Avian flu or nuclear proliferation?
Breast cancer or heart disease?
Water pollution or global climate change?
Our world is blazing with so many hot spots that it’s hard to know which flame to douse first.
The scientific term for prioritizing dangers is “risk assessment.” Sounds good, but it’s difficult to do because what the public and politicians perceive to be our greatest threats may be different from what the experts say.
A recent New York Times columnist wrote that he has never been more worried about his children and grandchildren’s future than today because of the proliferation of weapons of mass destruction – nuclear, chemical and biological. He called on the President to put the elimination of these weapons on the top of the agenda. This is where we should use our political clout and exercise our influence as the world’s leader.

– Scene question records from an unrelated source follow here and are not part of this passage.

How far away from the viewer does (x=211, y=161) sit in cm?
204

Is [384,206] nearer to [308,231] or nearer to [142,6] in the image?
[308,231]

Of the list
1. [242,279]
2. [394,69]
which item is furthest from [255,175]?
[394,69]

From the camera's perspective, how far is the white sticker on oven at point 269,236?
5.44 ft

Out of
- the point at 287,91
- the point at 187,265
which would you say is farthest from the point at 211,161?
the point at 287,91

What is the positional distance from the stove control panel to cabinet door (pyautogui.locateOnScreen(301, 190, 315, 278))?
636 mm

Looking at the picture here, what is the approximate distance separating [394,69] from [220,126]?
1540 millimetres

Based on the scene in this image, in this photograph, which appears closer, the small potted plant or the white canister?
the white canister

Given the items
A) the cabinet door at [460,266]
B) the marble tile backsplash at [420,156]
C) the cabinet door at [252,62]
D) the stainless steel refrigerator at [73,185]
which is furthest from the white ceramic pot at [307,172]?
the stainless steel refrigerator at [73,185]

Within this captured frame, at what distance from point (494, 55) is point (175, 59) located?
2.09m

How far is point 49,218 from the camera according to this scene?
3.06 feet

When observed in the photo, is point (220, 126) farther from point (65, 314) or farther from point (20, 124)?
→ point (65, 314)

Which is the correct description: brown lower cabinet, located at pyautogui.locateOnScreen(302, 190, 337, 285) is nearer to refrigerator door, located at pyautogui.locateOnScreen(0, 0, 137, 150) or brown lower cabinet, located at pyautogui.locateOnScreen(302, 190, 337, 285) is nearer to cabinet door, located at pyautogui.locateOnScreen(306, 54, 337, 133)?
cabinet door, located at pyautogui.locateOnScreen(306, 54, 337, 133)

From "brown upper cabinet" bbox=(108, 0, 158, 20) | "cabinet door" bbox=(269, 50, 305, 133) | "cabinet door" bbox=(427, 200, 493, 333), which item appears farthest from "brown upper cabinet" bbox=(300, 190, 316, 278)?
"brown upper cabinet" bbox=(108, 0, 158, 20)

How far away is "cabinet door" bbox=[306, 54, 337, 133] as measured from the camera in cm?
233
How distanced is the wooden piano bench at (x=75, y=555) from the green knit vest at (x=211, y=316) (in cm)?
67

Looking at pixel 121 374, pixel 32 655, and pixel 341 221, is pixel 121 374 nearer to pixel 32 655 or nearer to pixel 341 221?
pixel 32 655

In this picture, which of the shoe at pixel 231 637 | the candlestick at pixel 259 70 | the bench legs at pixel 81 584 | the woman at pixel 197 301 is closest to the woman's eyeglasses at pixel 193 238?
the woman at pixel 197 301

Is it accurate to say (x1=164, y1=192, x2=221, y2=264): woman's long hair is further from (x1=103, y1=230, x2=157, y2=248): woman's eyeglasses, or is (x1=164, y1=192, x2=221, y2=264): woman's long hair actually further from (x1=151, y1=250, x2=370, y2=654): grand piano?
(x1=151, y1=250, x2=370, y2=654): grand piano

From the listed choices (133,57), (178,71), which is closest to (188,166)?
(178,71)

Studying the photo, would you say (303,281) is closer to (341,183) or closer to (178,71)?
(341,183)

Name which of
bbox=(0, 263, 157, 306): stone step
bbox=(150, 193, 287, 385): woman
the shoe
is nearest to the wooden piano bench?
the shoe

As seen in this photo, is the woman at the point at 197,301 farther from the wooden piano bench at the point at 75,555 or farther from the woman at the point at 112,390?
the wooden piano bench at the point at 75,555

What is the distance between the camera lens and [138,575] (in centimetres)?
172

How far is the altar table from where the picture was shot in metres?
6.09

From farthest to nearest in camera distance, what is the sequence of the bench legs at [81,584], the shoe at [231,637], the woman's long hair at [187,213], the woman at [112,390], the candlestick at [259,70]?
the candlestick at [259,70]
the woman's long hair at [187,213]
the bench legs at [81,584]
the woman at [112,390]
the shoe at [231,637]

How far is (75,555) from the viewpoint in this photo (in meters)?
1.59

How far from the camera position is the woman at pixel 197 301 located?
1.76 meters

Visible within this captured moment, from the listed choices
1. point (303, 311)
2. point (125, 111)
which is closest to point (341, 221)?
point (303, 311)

Why aren’t we doing that? Because it’s difficult, it’s ambitious, and it’s abstract. It’s easier to point to a villain, like Saddam Hussein, and aim our guns at him, even if he’s not the greatest threat to our existence.
Why does the public place the environment near the bottom of a list of “worries”? And within the environment category, why is global climate change trailing way behind concern for the pollution of rivers and drinking water?
There is little doubt that global climate change is happening or that it will change life on earth significantly. Scientists agree. What they disagree about is how fast it will happen and whether human activity can accelerate or slow down the process. There is no doubt our grandchildren and their children will be affected by global climate change and its consequences. Yet it’s difficult to marshal the political will to change our behavior because we can’t see it happen before our eyes.
On another front, we’ve made great progress in reducing some health threats. The campaign to fight breast cancer with mammograms, medication and surgery has been effective – but what about heart disease? Since 1984 more women than men have died of heart disease. It’s the number one killer of women. Why aren’t we focusing our heart disease prevention and treatment strategies on women?
Others scares crop up daily.
There is only so much worry in each of us. We have to parcel it out carefully to those problems where we can do the most good.
My list for today is short – focus on weapons of mass destruction – if we don’t, we may not have time to worry about anything else.
My runner up is global climate change. This is our only planet – the lives of future generations depend on it.
Madeleine May Kunin is a former governor of Vermont.